GIVEN TEXT:
#####
= Illegal drug trade in Haiti =

The illegal drug trade in Haiti involves trans-shipment of cocaine and marijuana to the United States. The island of Hispaniola, which Haiti shares with the Dominican Republic, is situated along a major shipping route for drug smuggling between Colombia and Puerto Rico. Because Puerto Rico is a Commonwealth of the United States, shipments are generally not subject to further U.S. Customs inspection after reaching the territory. Cocaine is also often smuggled directly to Miami in freighters.

U.S. government agencies estimate that 83 metric tons or about eight percent of the cocaine entering the United States in 2006 transited either Haiti or the Dominican Republic. Throughout the late 1980s and into the 1990s, leading members of the Haitian military, intelligence and police were involved in the illegal drug trade in Haiti, assisting Colombian drug traffickers smuggling drugs into the United States. Corruption in Haiti remains extremely high, and suspicions of continued drug-related corruption remain.

==Developments==
According to Haitian security expert Michel Laguerre, Haiti became internationally significant in cocaine trafficking in 1985. According to 1994 testimony to the U.S. Senate by Gabriel Taboada of the Colombian Medellin cartel, a deal had been sealed with Michel François, commander of the Haitian police, in a 1984 visit to Medellin by François. François and other military commanders were said to have protected 70,000 pounds of cocaine shipments in 1999.

François was said to have had a landing strip for cocaine shipments built on the property of Col. Jean-Claude Paul, and been paid between $1m and $4m. Taboada also identified General Prosper Avril as involved. Other Colombian traffickers (Enrique Arroyave and Carlos Marcantoni) identified François and General Raoul Cédras as among a group of Haitian military attending a 1987 party in Colombia held to celebrate the Colombia-Haiti drug connection's shipment of 66,000 pounds of cocaine.

After the 1986 overthrow of Jean-Claude Duvalier the U.S. Central Intelligence Agency created the Service d'Intelligence National (SIN), a Haitian intelligence agency. The unit, staffed by officers of the Haitian army, "engaged in drug trafficking and political violence". The CIA provided half a million to a million dollars per year to train SIN in counter-narcotics, but the group produced no intelligence and instead used their training against political opponents.

Allegations emerged of drug trafficking reaching into the upper echelons of government, as it had done under the military regimes of the 1980s and early 1990s (illegal drug trade in Haiti). Canadian police arrested Oriel Jean, Aristide's security chief and one of his most trusted friends, for money laundering. Beaudoin Ketant, a notorious international drug trafficker, Aristide's close partner, and his daughter's godfather, claimed that Aristide "turned the country into a narco-country; it's a one-man show; you either pay (Aristide) or you die".
#####
RECORDS SUPPLIED:
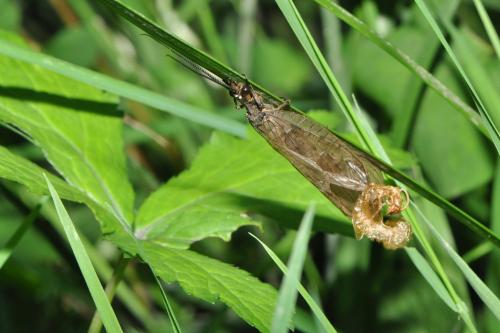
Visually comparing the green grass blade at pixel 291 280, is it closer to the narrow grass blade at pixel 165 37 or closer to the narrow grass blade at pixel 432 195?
the narrow grass blade at pixel 432 195

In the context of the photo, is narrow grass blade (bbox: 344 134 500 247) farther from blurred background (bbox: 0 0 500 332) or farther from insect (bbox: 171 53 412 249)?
blurred background (bbox: 0 0 500 332)

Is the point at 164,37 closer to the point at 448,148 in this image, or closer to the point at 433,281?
the point at 433,281

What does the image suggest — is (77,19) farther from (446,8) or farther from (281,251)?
(446,8)

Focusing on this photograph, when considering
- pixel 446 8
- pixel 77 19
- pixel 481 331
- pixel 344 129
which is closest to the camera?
pixel 446 8

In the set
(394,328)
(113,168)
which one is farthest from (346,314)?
(113,168)

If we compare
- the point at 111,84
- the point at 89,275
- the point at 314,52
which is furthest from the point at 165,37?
the point at 89,275

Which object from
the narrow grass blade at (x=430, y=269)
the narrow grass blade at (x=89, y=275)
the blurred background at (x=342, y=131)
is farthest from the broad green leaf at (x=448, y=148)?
the narrow grass blade at (x=89, y=275)
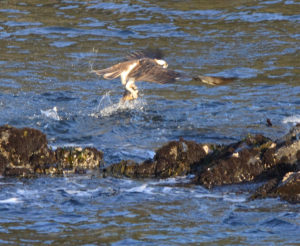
#####
TASKS AND EXERCISES:
a: From the article on Haiti's drug trade, echo everything from "U.S. government agencies" down to "drug-related corruption remain.".
b: Answer these from the article on Haiti's drug trade:
(i) About what percentage of the cocaine entering the United States in 2006 transited either Haiti or the Dominican Republic?
(ii) In what year, according to Michel Laguerre, did Haiti become internationally significant in cocaine trafficking?
(iii) Whom did Canadian police arrest for money laundering?

TASK SOLUTIONS:
a:
U.S. government agencies estimate that 83 metric tons or about eight percent of the cocaine entering the United States in 2006 transited either Haiti or the Dominican Republic. Throughout the late 1980s and into the 1990s, leading members of the Haitian military, intelligence and police were involved in the illegal drug trade in Haiti, assisting Colombian drug traffickers smuggling drugs into the United States. Corruption in Haiti remains extremely high, and suspicions of continued drug-related corruption remain.

b:
(i) About eight percent (83 metric tons).
(ii) 1985.
(iii) Oriel Jean, Aristide's security chief.